Jerold’s eyes swept the four of them, seeing them for the unit they were. A dangerous understanding came over the man’s face. These weren't kids banding together, they were bound by something stronger than duty or friendship. The kind of bonds that went bone deep, that ached and bleed, an exquisite torture you couldn’t let go.
“Since you’re here.” Jerold gave in with ill grace, pivoting, he led them across the courtyard.
Following closely behind Jerold, the murmillo seemed even more determined to protect the black clad Lanista. The other gladiators slowly got back to practice, but it was a sham, their eyes never truly left the violators that had come to their land of savage dreams.
The corner hadn't changed. Broken dummies, wooden contraptions shattered beyond repair, leather scraps, bits of equipment forming piles of unknown things. The mass formed a low ridge against the wall, a creeping mold spreading from the rotting garbage. This little pile of molding shit, broken toys, and slowly decomposing wood was the sacrifice for the pretty places the fighters used. It was fitting, a statement to what Jerold thought of the kids he exiled here. Who better to teach garbage than a damnati with nothing.
Jerold hadn't counted on the Cherries scrabbling to form up, dejected faces brightening on seeing Cesare. Jerold forced the gladiators to give them bits of time during the week, never anything that amounted to a give fuck, just enough to prove they were worthless. But weekend training was voluntary, the Cherries showed up on the hope someone would take the time to teach them, but they never did.
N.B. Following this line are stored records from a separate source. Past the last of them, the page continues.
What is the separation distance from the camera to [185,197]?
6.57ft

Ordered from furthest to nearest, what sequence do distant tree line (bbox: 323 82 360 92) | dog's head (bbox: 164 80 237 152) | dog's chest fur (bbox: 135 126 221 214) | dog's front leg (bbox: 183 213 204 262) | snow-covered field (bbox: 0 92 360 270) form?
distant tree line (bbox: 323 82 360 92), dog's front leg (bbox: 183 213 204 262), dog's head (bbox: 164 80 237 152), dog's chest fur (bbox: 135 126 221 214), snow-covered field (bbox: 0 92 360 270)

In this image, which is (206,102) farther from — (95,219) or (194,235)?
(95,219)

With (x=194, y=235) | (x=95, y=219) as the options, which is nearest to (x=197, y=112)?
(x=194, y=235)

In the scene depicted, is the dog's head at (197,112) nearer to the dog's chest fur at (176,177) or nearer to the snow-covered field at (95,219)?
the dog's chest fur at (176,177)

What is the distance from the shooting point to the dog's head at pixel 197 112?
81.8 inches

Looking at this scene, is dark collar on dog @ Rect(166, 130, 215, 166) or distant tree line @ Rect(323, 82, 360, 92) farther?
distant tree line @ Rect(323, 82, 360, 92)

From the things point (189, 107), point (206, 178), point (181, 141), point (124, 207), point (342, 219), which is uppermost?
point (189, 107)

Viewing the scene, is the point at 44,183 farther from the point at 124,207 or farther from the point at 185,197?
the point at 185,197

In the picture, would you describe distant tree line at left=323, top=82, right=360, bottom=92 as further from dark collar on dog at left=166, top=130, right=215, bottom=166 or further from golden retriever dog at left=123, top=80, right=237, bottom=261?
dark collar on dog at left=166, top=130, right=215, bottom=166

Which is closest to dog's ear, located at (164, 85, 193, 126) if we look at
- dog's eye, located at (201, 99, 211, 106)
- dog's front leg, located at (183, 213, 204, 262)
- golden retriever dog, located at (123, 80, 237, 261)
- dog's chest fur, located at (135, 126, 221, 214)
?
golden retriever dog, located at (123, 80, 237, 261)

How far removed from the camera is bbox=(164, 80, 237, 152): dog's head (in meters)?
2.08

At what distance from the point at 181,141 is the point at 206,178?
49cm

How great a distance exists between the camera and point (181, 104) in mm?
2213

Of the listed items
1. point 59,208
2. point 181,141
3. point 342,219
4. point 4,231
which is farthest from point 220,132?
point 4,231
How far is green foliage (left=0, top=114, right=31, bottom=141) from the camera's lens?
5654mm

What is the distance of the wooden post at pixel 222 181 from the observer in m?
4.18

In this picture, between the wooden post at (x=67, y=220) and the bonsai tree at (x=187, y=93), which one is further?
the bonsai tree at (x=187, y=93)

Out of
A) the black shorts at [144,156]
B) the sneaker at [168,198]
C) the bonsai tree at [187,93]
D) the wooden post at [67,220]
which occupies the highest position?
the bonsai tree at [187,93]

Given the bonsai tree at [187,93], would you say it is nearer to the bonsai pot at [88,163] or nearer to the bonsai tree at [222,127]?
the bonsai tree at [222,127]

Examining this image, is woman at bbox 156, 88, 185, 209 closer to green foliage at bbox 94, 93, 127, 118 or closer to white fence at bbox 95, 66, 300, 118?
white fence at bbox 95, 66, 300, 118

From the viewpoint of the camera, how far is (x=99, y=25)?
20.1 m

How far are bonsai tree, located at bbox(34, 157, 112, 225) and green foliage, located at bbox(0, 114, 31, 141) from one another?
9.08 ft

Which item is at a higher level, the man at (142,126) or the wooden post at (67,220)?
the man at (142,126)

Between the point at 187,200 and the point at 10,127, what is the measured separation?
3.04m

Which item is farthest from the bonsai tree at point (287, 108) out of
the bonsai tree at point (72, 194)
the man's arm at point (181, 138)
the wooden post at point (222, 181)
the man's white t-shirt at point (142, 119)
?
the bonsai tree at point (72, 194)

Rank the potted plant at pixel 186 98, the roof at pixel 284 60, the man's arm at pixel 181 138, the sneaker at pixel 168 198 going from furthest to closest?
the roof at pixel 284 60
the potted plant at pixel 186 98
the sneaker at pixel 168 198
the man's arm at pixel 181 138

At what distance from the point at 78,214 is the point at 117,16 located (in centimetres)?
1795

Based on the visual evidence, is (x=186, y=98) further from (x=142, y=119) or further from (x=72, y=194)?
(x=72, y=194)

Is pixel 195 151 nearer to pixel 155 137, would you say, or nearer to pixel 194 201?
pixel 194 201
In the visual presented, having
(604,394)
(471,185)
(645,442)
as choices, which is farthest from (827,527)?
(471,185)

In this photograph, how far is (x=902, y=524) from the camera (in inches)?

“As you can see, this area is fine for what I have him doing,” Jerold said dismissively, without looking at the kids lined up for his inspection.
Looking the area over thoughtfully, Elizabeth's words were for Cesare. “What were you thinking?”
Cesare had decided days ago what he wanted. “The garbage needs to go. The ground needs to be smoothed out, and I want new wooden men put in place. Let’s make them resistant to kinetic damage, I’d like them to last.” Smiling, Cesare turned to her. “I'd rather leave the rest to you.”
A pleased smile lite Elizabeth’s face, eyes dancing with plans. A liveliness filled her body, something he’d only seen happen when her spirit was given free rein to create. “Why don’t you three work on clearing the garbage while I think on it.”
The students brightened at Cesare’s words, exchanging excited looks. Cesare and the girls headed for the garbage when Jerold's words stopped them. “I don’t think we need that kind of work on this … area of the courtyard. If you want to help, there are certainly other areas better served.”
Elizabeth's expression flattened. “I’m not here to help you, Jerold. Given that Cesare spends quite a bit of time here, I’m willing to do what I can to make that time productive. You can send me away, but you might want to think on how that’s going to look to the rest of the faculty.”
Jerold’s eyes flickered with percentages. He could send them packing, it was his area after all. But you didn’t turn aside another teacher's help. Territorial creatures, teachers would cut a bitch if it looked like they were stepping where they didn't belong. Twisted around that possessive need was the facts of the job. Massive workloads led to a chronically overworked group, and no teacher wanted the reputation for turning down help.
The cost was too high to indulge in a petty vendetta that would get him nothing. The saddest part was that his students never factored into the equation.